Install Open Web Analytics on Ubuntu 16.04 / 18.04 with Apache2 and MariaDB

Open Web Analytics (OWA) is an open source analytics platform built with PHP  that you can use to track and analyze how people use your websites and applications….

It provides full website analytics for small and medium size businesses and webmasters who want know how their web pages are performing and how to improve them..

When you want to take full control of your own website analytics and data without using third party solutions, like Google Analytics, then OWA is a great place to start…

OWA also comes with built-in support for tracking websites made with popular content management frameworks such as WordPress and MediaWiki and comes with other features that may not be available with other analytics platforms..

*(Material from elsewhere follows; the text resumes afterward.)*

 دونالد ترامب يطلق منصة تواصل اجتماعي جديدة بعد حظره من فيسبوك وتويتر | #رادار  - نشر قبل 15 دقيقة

This brief tutorial is going to show students and new users how to install OWA on Ubuntu 16.04 / 18.04.

For more on OWA, please vist its home page

Step 1: Install Apache2 HTTP Server

Apache2 HTTP Server is the most popular web server in use… so install it, since OWA needs it.. To install Apache2 HTTP on Ubuntu server, run the commands below…

sudo apt update
sudo apt install apache2

After installing Apache2, the commands below can be used to stop, start and enable Apache2 service to always start up with the server boots.

sudo systemctl stop apache2.service
sudo systemctl start apache2.service
sudo systemctl enable apache2.service

To test whether Apache2 is installed, open your browser and browse to the server hostname or IP address… When you see that, then Apache2 is working as expected..

http://localhost

Apache2 Test Page

Step 2: Install MariaDB Database Server

MariaDB database server is a great place to start when looking at open source database servers to use with OWA… To install MariaDB run the commands below…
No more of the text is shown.